▶ SHORT EXERCISE: Please give the entries again in full and exactly, without any picture.

+---+

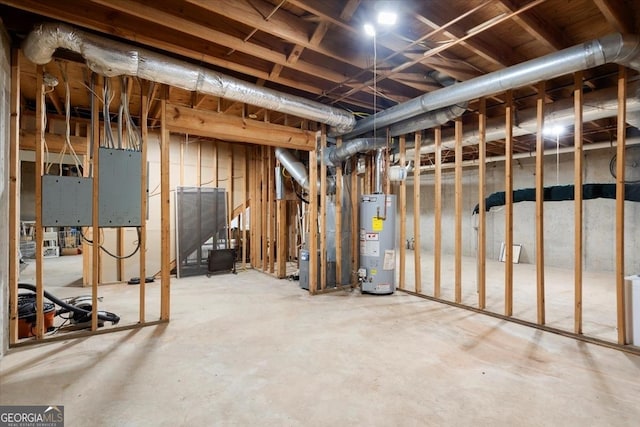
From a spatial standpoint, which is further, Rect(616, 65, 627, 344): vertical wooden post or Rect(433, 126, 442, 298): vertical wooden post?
Rect(433, 126, 442, 298): vertical wooden post

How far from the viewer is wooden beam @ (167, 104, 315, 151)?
3259 mm

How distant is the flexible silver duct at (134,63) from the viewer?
2.41 m

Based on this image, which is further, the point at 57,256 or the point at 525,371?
the point at 57,256

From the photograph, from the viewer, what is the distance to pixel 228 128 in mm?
3500

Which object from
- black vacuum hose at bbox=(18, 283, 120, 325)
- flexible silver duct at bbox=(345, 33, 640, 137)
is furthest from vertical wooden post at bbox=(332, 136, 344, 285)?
black vacuum hose at bbox=(18, 283, 120, 325)

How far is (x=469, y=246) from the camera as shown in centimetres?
831

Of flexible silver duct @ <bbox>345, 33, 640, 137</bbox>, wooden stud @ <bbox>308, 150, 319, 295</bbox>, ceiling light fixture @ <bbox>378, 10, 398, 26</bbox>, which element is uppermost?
ceiling light fixture @ <bbox>378, 10, 398, 26</bbox>

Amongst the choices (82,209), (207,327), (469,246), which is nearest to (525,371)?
(207,327)

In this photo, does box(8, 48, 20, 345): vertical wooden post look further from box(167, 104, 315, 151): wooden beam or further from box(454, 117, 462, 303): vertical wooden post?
box(454, 117, 462, 303): vertical wooden post

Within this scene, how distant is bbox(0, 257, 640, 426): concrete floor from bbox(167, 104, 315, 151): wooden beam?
6.61 feet

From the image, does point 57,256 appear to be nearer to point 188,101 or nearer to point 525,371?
point 188,101

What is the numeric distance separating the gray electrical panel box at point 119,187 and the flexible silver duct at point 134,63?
0.75 m

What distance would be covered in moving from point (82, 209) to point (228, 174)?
3548 millimetres

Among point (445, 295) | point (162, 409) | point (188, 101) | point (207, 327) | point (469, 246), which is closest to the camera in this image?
point (162, 409)
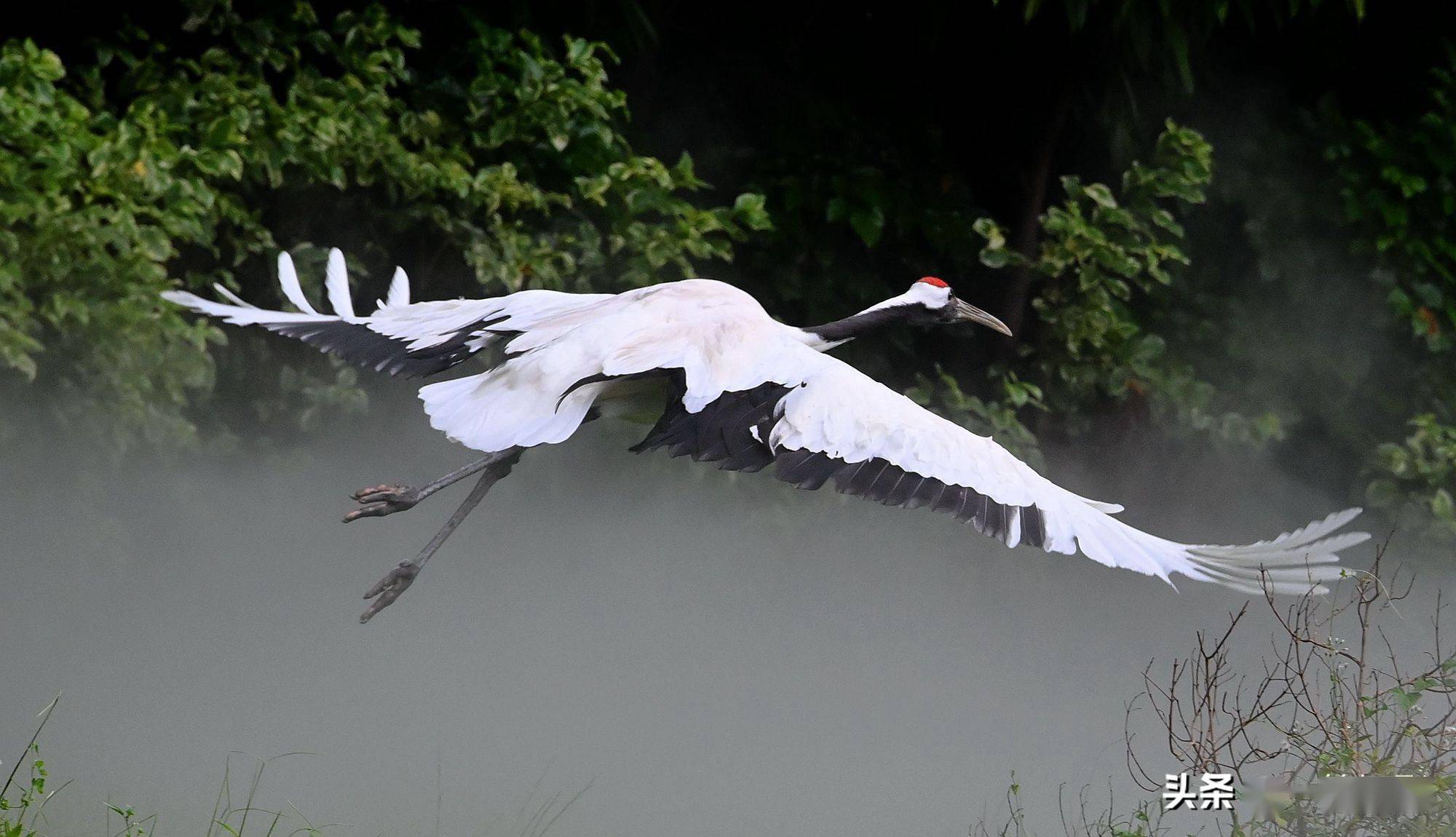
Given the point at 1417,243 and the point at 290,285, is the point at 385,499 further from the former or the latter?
the point at 1417,243

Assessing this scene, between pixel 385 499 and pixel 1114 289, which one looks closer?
pixel 385 499

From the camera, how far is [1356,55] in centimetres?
484

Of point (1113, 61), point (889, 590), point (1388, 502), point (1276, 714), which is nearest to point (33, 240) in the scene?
point (889, 590)

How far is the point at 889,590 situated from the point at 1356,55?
7.41 ft

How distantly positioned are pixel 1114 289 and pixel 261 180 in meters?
2.26

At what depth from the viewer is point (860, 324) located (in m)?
2.81

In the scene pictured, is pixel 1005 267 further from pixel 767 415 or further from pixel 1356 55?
pixel 767 415

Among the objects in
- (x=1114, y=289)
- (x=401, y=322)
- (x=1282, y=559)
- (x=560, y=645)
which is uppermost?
(x=1114, y=289)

+---+

▶ THE REPLY:
From a spatial standpoint, which is further, Rect(616, 65, 627, 344): vertical wooden post or Rect(433, 126, 442, 298): vertical wooden post?
Rect(433, 126, 442, 298): vertical wooden post

How far from the viewer is wooden beam @ (167, 104, 315, 151)?
3259 mm

How distant is the flexible silver duct at (134,63) from the viewer?
2.41 m

Based on this image, which is further, the point at 57,256 or the point at 525,371?
the point at 57,256

From the photograph, from the viewer, what is the distance to pixel 228 128 in mm?
3500

Which object from
- black vacuum hose at bbox=(18, 283, 120, 325)
- flexible silver duct at bbox=(345, 33, 640, 137)
is furthest from vertical wooden post at bbox=(332, 136, 344, 285)?
black vacuum hose at bbox=(18, 283, 120, 325)

How far is (x=469, y=246) from the camera as shown in centimetres?
831

Of flexible silver duct @ <bbox>345, 33, 640, 137</bbox>, wooden stud @ <bbox>308, 150, 319, 295</bbox>, ceiling light fixture @ <bbox>378, 10, 398, 26</bbox>, which element is uppermost?
ceiling light fixture @ <bbox>378, 10, 398, 26</bbox>

Amongst the choices (82,209), (207,327), (469,246), which is nearest to (525,371)?
(207,327)

In this photo, does box(8, 48, 20, 345): vertical wooden post look further from box(167, 104, 315, 151): wooden beam or further from box(454, 117, 462, 303): vertical wooden post?
box(454, 117, 462, 303): vertical wooden post

Within this scene, how distant is bbox(0, 257, 640, 426): concrete floor from bbox(167, 104, 315, 151): wooden beam?
6.61 feet

From the image, does point 57,256 appear to be nearer to point 188,101 or nearer to point 525,371?
point 188,101

What is the numeric distance separating the gray electrical panel box at point 119,187 and the flexible silver duct at point 134,63?
0.75 m

What distance would be covered in moving from point (82, 209) to point (228, 174)?
3548 millimetres

Among point (445, 295) | point (162, 409) | point (188, 101) | point (207, 327) | point (469, 246), which is closest to the camera in this image?
point (162, 409)
Given the point at 1417,243 and the point at 290,285, is the point at 385,499 further from the former or the latter?
the point at 1417,243

Assessing this scene, between pixel 385 499 and pixel 1114 289, which one looks closer?
pixel 385 499

From the camera, how far is [1356,55] in centimetres?
484

Of point (1113, 61), point (889, 590), point (1388, 502), point (1276, 714), which is nearest to point (33, 240) in the scene?
point (889, 590)

How far is the point at 889,590 situated from the point at 1356,55?
7.41 ft

How distantly positioned are pixel 1114 289 and pixel 261 180 in meters?
2.26

At what depth from the viewer is point (860, 324) located (in m)?
2.81

In the scene pictured, is pixel 1005 267 further from pixel 767 415 or further from pixel 1356 55?
pixel 767 415

Among the objects in
- (x=1114, y=289)
- (x=401, y=322)
- (x=1282, y=559)
- (x=560, y=645)
which is uppermost?
(x=1114, y=289)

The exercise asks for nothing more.